Question: I’ve had a Yucca plant in my home for about 5 years. When I bought the plant it had three 3 trunks or canes in a 14-inch pot but now one trunk has rotted away in the past six months. In order to “revive” my houseplant I decided to pull out the rotted cane and repot the plant into a larger pot. The plant is now in a 20-inch pot with new soil. I water the plant every week and use plant food when I water. There are new leaves coming out but the ends or tips are brown. The plant sits about 8-10 feet away from my south window. What can I do to save my plant? – Kathleen, Dallas, Texas.
Answer: First of all thank you for the complete description of the plant problem/situation. Often times the information is spotty at best and tough to reply. What you have described covers what would be two of the most common problems house plant owners “face” or I should say “cause.” The difference in your case is you waited 5 years or so. All too often plant owners assume repotting and adding plant food or fertilizer will help the plant, usually it causes more problems.

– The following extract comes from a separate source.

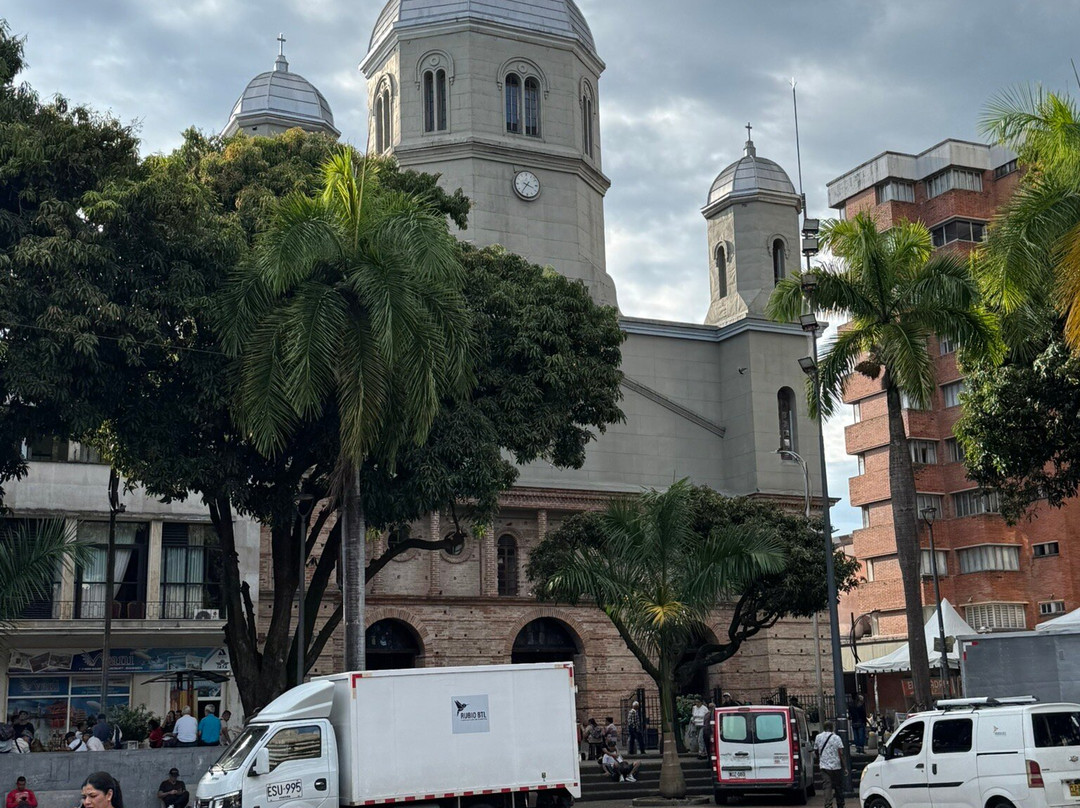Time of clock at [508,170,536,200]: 3:36
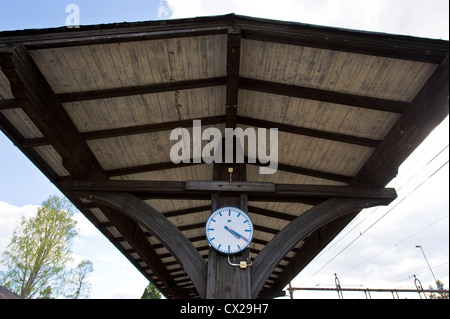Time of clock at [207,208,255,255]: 4:19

Let’s first start with the lighting. Yucca comes from southern Mexico and craves high direct light. The first part of providing better care and maintenance begins with more light.The plant is sitting way to far away from a good light source; this results in weak growth and the plant using very low water needs.

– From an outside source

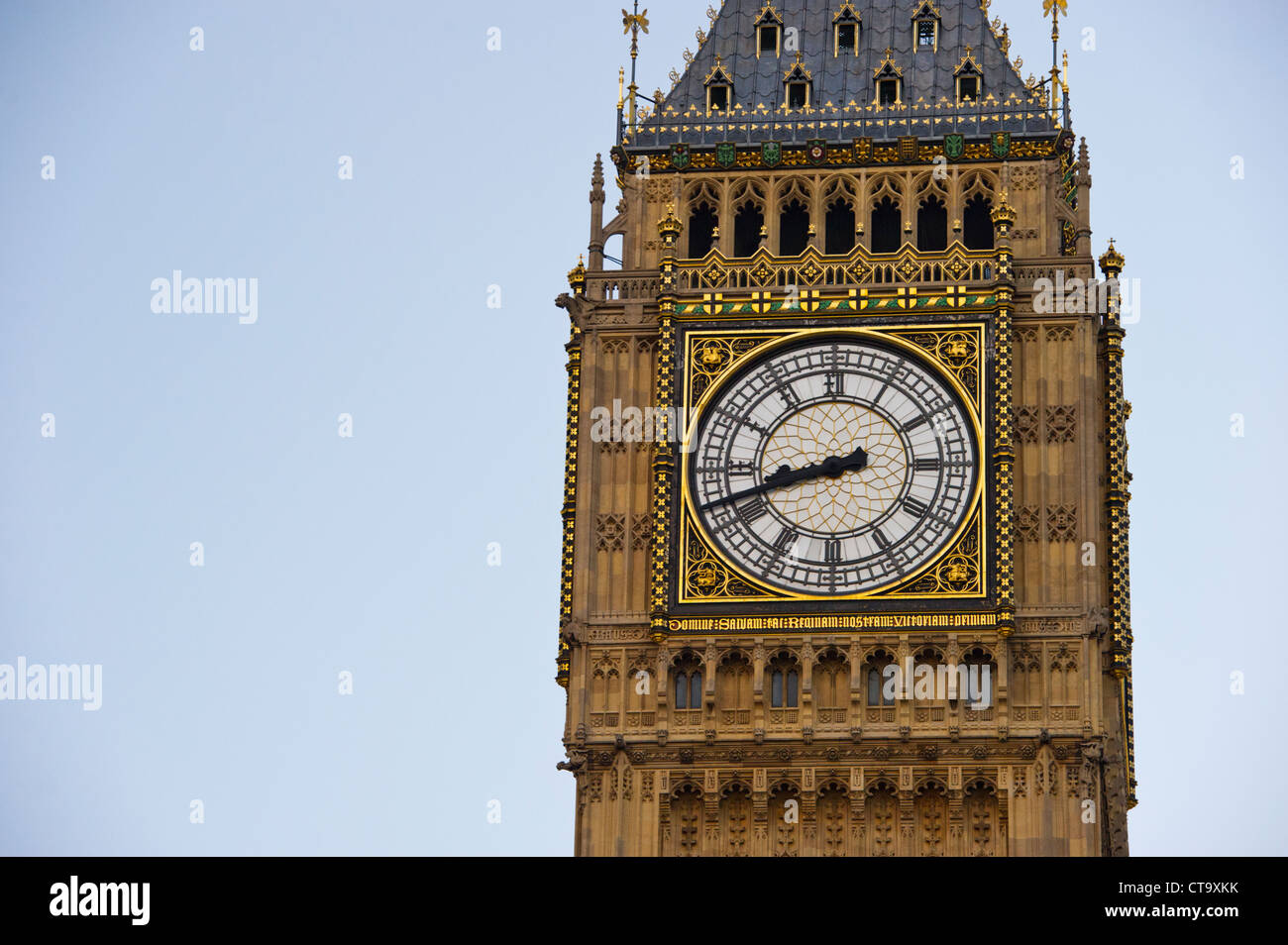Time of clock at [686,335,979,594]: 8:41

Most indoor house plants DO NOT need to be repotted. The excess soil only puts more moisture around the roots. Watering on a weekly basis, the pot being large in size and the plant not sitting in bright light I do not see any way for the soil to dry out. I would first say the plant is over potted and over watered.
Fertilizer should be used on plants actively growing plants and not as a way to “fertilize and care the plant” back to health. Excess salts in fertilizers just burn the unhealthy roots. The cane of your yucca probably declined slowly over the years from bad lighting and over watering.
The brown tips on the new growth are simple telling you the roots have some problems.
Indoor Yucca Pests – Is It Scale
At times a mature yucca sitting in the same place and pot for years may look like it is infested with scale. A plant owner takes care in spraying the plant with an insecticide to kill the houseplant bugs and then rinses the plant down with water to make sure no harmful chemicals hang around the house. Then panic starts in as you wonder where this ugly “scale” came from and if it will infect the other indoor plants.
Before treating any plant for scale it is important to know if the problem is scale. Scale should scratch of flick off with your fingernail. Scale also will leave behind a sticky substance. However, yucca often times gets a fungus many mistake for scale. If fungus is the problem remove the leaf and lower leaves to control the disease since this removes the source of new infections.
If scale is the true problem I like to go with a natural “pesticide” solution like neem. Neem is safe and should not hurt you, the plant or environment. After applying or spraying the plant, rinsing off any sprayed on material only washes off the “treatment.”
Always keep an eye out for ants on your houseplants. Ants are great farmers and love to farm scale and aphids. Keeping a watchful eye is the best way to fight problems like scale on a yucca plant or house plants on general. Scale is a plant pest that spreads slowly, by monitoring your plants regularly, cleaning and grooming scale not be an issue with your house plants.